I Love Soulard Market
I love to write about it’s stalls stashed with fresh fruit and vegetables. To photograph the colorful produce and engage in small talk with vendors. I love to chit-chat with total strangers about what they’re buying and how they plan to cook it.
So when Lucy was in town and said she wanted to visit the old street market, I was on board.
The oldest farmers’ market west of the Mississippi started in 1779, before the Louisiana Purchase. Farmers in horse drawn wagons gathered in a meadow to sell their excess produce. Today there are more than 140 vendors, selling everything from fruit to fennel to fiddlehead ferns.

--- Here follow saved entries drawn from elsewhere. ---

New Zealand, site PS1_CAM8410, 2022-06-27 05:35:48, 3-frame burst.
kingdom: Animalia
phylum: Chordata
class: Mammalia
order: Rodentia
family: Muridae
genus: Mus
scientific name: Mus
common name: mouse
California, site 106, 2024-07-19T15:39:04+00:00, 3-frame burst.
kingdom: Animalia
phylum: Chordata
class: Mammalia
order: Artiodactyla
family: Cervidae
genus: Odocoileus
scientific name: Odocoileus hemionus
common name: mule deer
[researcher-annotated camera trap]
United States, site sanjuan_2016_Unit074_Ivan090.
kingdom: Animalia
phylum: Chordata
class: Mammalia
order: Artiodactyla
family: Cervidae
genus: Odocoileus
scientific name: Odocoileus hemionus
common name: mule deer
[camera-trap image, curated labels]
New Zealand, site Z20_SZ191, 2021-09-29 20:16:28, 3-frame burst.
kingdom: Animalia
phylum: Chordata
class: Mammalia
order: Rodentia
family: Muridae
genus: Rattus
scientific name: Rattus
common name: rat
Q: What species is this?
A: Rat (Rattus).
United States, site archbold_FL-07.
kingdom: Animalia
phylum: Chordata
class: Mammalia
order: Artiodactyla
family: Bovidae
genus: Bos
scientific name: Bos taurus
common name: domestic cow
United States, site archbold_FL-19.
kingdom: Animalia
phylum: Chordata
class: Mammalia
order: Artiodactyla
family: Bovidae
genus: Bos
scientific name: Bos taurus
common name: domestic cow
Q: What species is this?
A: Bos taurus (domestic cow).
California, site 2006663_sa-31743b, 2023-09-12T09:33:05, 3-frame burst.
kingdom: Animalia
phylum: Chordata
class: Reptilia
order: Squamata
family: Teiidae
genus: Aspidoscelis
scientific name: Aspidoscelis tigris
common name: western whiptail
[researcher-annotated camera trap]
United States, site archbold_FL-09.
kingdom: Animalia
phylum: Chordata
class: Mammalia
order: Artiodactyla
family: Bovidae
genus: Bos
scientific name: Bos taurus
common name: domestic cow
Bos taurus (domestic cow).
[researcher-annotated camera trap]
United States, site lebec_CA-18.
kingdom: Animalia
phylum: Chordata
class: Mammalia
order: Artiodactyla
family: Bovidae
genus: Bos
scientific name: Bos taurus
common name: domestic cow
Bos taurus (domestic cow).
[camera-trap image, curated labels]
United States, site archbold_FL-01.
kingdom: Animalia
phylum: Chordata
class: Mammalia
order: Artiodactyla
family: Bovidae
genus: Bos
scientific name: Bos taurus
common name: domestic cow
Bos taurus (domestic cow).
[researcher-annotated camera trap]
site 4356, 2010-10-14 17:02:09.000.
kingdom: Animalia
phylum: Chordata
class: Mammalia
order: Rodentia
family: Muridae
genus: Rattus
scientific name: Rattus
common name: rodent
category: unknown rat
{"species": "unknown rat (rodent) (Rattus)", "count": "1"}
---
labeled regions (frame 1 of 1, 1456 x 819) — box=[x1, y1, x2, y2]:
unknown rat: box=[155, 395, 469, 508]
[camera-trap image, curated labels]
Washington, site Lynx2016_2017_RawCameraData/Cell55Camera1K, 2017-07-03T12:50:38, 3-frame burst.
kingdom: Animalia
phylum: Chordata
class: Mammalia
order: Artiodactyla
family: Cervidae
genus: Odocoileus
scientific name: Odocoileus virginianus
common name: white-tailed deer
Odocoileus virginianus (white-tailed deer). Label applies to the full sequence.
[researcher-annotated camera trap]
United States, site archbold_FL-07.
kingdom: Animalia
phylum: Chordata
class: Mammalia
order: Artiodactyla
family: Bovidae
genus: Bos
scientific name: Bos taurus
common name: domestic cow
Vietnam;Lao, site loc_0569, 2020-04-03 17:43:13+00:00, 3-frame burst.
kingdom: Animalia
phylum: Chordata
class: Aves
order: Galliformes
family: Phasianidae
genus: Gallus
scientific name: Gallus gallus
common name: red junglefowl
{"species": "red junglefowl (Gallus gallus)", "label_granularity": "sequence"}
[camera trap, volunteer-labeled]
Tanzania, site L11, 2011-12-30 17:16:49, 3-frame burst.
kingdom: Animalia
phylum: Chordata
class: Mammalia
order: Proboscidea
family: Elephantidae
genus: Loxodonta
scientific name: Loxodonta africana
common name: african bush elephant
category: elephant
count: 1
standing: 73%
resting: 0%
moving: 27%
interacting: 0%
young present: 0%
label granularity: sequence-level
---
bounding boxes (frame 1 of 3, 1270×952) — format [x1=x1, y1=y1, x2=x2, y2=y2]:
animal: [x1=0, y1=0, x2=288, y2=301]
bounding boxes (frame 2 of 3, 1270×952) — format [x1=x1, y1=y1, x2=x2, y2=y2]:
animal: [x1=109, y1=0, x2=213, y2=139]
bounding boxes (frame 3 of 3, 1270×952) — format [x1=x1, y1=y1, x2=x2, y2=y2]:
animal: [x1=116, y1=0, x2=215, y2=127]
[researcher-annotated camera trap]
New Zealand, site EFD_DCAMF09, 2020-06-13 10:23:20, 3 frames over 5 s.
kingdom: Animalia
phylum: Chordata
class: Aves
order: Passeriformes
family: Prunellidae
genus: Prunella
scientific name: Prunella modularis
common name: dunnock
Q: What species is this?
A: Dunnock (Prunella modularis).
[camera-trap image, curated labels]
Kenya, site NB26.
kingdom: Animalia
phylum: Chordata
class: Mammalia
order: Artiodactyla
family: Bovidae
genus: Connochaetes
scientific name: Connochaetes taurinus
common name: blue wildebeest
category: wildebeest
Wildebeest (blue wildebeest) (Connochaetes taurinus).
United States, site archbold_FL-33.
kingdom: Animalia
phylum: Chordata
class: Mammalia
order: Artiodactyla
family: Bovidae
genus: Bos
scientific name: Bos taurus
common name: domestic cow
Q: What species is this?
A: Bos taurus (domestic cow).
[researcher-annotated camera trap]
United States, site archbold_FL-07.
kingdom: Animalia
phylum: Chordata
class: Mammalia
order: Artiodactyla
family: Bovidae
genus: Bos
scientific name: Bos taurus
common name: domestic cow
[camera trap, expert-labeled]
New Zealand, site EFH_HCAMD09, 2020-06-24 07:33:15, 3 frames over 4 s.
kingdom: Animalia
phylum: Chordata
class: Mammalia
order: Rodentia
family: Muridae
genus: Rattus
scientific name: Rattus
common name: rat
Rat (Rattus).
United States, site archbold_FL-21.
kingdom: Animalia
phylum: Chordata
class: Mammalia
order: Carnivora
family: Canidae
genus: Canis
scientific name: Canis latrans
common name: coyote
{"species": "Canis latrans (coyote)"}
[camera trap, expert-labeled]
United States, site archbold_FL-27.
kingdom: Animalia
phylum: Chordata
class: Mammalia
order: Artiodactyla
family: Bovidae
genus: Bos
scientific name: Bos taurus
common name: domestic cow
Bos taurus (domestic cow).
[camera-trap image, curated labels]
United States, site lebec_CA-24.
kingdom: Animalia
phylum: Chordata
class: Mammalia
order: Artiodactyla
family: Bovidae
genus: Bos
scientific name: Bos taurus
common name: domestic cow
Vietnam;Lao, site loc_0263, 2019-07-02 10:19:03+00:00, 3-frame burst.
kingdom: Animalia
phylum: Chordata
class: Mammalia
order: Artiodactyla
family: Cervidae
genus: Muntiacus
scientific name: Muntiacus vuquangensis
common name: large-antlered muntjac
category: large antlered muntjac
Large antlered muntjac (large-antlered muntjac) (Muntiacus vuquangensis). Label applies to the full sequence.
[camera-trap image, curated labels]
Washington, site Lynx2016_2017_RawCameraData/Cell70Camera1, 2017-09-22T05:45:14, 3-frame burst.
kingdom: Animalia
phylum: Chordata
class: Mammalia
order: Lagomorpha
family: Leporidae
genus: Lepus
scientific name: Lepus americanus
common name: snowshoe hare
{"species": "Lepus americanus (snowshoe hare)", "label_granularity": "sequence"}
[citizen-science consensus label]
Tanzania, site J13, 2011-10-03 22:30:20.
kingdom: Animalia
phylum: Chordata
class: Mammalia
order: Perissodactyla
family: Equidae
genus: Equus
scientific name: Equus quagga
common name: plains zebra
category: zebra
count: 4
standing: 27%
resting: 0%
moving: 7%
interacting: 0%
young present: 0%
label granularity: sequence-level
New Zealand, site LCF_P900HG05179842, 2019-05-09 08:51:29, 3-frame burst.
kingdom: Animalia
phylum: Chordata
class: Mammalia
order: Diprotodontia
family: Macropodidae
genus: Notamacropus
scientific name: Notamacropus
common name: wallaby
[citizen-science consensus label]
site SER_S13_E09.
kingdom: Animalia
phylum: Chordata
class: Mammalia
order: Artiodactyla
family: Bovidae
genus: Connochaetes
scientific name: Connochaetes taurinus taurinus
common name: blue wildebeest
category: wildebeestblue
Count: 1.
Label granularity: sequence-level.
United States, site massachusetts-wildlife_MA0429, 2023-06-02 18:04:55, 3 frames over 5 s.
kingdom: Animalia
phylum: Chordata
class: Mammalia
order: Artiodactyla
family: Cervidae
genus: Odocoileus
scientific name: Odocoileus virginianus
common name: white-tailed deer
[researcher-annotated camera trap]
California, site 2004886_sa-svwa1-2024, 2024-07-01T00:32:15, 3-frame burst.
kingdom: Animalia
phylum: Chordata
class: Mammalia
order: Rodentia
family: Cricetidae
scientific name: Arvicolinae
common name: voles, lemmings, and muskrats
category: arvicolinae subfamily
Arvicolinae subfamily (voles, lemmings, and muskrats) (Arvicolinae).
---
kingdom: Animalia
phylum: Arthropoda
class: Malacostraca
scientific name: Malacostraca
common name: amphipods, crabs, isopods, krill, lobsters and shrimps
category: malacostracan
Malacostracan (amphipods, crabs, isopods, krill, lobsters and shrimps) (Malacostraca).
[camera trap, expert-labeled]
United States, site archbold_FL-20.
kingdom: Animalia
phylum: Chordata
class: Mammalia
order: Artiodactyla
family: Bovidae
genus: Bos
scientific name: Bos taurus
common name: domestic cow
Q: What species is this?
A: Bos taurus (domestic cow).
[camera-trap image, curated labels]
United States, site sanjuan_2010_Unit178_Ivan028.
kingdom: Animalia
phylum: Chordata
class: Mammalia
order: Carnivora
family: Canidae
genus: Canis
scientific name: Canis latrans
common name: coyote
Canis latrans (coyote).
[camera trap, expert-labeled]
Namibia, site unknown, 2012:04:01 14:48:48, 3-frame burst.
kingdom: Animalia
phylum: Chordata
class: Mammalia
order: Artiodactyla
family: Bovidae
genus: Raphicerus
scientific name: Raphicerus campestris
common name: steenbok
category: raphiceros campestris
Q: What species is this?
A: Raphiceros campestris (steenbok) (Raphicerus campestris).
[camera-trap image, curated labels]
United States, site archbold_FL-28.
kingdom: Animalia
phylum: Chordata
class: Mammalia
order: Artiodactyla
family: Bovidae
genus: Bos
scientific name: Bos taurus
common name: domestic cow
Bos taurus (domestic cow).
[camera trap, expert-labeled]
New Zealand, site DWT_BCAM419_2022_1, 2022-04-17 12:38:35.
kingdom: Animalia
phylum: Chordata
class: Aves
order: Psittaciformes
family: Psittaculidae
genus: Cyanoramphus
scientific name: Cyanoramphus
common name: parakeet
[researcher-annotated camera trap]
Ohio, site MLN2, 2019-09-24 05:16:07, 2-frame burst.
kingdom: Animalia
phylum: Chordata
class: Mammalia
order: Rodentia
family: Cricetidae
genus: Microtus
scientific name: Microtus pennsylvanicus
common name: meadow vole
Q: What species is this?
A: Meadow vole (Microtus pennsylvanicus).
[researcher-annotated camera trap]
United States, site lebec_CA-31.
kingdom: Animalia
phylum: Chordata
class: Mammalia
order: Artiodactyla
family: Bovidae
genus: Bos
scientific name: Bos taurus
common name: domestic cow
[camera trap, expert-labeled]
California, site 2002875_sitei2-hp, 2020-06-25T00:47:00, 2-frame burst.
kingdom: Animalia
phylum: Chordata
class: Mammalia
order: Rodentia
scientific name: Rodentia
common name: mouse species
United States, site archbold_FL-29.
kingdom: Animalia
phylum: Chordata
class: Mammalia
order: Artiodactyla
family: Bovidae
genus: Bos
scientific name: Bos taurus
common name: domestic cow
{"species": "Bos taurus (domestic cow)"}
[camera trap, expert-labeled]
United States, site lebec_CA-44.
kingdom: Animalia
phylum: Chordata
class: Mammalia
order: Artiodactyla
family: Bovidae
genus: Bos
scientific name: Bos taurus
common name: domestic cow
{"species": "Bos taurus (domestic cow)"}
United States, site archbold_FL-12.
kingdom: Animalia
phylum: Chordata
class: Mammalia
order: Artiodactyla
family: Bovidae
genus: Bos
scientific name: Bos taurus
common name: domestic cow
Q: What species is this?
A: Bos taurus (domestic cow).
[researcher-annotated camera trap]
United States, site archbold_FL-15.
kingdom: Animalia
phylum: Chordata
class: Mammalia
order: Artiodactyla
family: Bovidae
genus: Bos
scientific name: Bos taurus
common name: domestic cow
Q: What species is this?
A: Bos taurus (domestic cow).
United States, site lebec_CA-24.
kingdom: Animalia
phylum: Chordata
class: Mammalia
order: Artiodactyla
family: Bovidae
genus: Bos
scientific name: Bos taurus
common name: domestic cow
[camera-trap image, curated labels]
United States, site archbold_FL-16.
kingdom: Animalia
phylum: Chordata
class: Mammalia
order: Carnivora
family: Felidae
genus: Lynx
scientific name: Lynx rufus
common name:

Sights, Sites, and Sounds of Soulard Market
If you’re tired of apples and berries, give these exotic fruits a chance: star fruit, dragon fruit, rambutans, lychee, pepino melon, passion fruit, pineapple glow, kumquats, or jack fruit.
Lucy checks to see if the heavy green orb is a bowling ball or a watermelon. Fortunately, it was a seedless melon and quite a good one at that—far better than I expected this early.
Farmers’ Market Shopping Tips
- Bring along tote bags or a collapsible cart on wheels.
- Have small denomination bills in your pocket for easy access when making a purchase.
- Talk to sellers about their produce and to fellow shoppers.
- Be open to a culinary odyssey. Try something new.
- Come early, especially if the market is small. Although at Soulard you can get some of the best deals toward the end of the sales day.
- Go with someone who enjoys new cultural experiences. Or a child. Have fun.
Loved going with my Dad as a kid,quite a treat.